EXAMPLE 102 preparation of (FL 102) 4- (4-fluoro-4- (((3- (2- (trifluoromethoxy) phenyl) -5- (2- (trifluoromethyl) cyclopropyl) isoxazol-4-yl) methoxy) methyl) piperidin-1-yl) -1-methyl-1H-indole-3-carboxylic acid
The preparation method is the same as that of example 1, and the target product FL102 is prepared. 1 H NMR(500MHz,CDCl 3 )δ9.26(s,1H),8.43(dd,J=14.4,3.7Hz,1H),7.78-7.36(m,3H),7.24-7.01(m,2H),6.12(dd,J=15.0,3.1Hz,1H),4.91(s,2H),3.74(t,J=25.2Hz,5H),3.32(ddt,J=105.9,24.7,11.3Hz,4H),2.22-1.56(m,5H),1.57-0.83(m,3H).LRMS(EI)m/z 656(M + ).
Pharmacological Activity test examples
Example 1
The screening method comprises the following steps:
number 142
Name FXR-luciferase model agonist screening
The instrument comprises:
microplate detector: enVision (TM) (PerkinElmer)
Materials:
screening plates: viewplate-96 white 96 microwell plate with clear bottom
The detection kit comprises: fluorescent insect fluorescence reporter gene detection kit (Britelite plus type)
The process is as follows:
co-transfecting the FXR expression plasmid and the FXRE luciferase reporter plasmid to 293T cells, culturing the cells in a 96-hole flat-bottom microplate, ensuring the expression of the plasmids, and adding an FXR agonist. The activation degree of the agonist is calculated and quantitatively determined by detecting the fluorescence signal intensity of the luciferase. Wherein during primary screening, 10 μ M of OCA acts on cells, respectively determining the relative activity of the compound to be tested on positive compound, re-screening the compound with relative activity higher than 50% of that of the positive compound, and calculating the dose dependence relationship, i.e. EC 50 The value is obtained.
Sample treatment:
the samples were dissolved in DMSO and stored at low temperature, and the concentration of DMSO in the final system was controlled within a range that did not affect the detection activity.
Data processing and results description:
the activity of the sample is tested under a single concentration condition, e.g., 20. Mu.g/ml, for primary screening.
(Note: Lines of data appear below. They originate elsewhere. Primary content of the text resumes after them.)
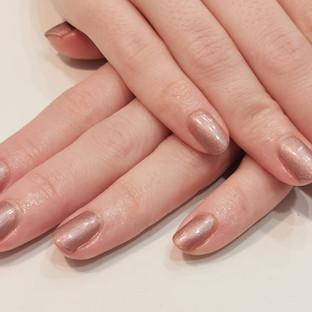 shimmering natural gel polish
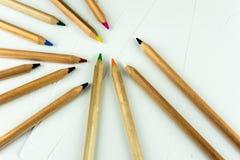 Красочные карандаши на белой бумаге стоковые изображения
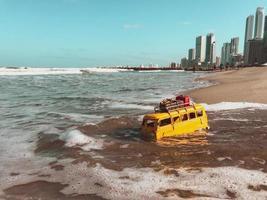 autobús de juguete en el agua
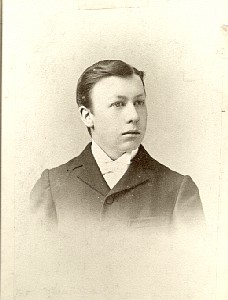 Lawrence J Munson in 1895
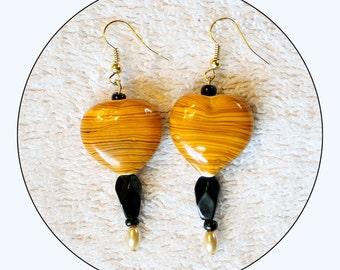 Yellow and Black, Yellow Earrings, Black Earrings, beaded earrings, long earrings, chic danglers, modern jewelry, accessories, Item #YBE-01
For samples that exhibit activity under certain conditions, e.g., a% inhibition greater than 50, the activity is tested for dose dependence, i.e., IC 50 /EC 50 Values, obtained by nonlinear fitting of sample concentrations by sample activity, were calculated as Graphpad Prism 4, the model used for fitting was sigmoidal-response (variable slope), and for most inhibitor screening models, the bottom and top of the fitted curve were set at 0 and 100. In general, each sample was tested with multiple wells (n.gtoreq.2) and the results were expressed as Standard Deviation (SD) or Standard Error (SE). Generally, each test has a reported compound as a reference.
Figure BDA0001653521430000591
Through activity tests, a plurality of compounds of the invention have excellent pharmacological activity. EC of multiple compounds such as FL3 and FL10 at cellular level 50 Less than 10nM, better than the positive compounds OCA (obeticholic acid) and FL4-13, and stronger pharmacological activity.
FL4-13:
Figure BDA0001653521430000601
Example 2 Thioacetamide (TAA) -induced hepatic fibrosis model experiment in rats
To further evaluate the efficacy of the compounds, we performed TAA-induced rat liver fibrosis model experiments.
The molding method comprises the following steps: SD male rats of 6-8 weeks old are intraperitoneally injected with 150mg/kg TAA physiological saline solution three times a week after 4 consecutive injections, and administration of compounds FL4-14 (FL 10), FL4-15 (FL 11) (20 mg/kg P.O qd) and OCA and FL4-13 (LY-2562175) at the same administration dose as a positive control is started, and TAA molding is continued during administration for four weeks. The model can observe the increase of liver coefficient, the increase of serum alkaline phosphatase (ALP) level, the up-regulation of alpha-smooth muscle actin (alpha-SMA) and type I collagen (Col 1 alpha 1 mRNA) expression in the liver and the increase of the content of liver collagen in pathological sections (Tianlang scarlet staining).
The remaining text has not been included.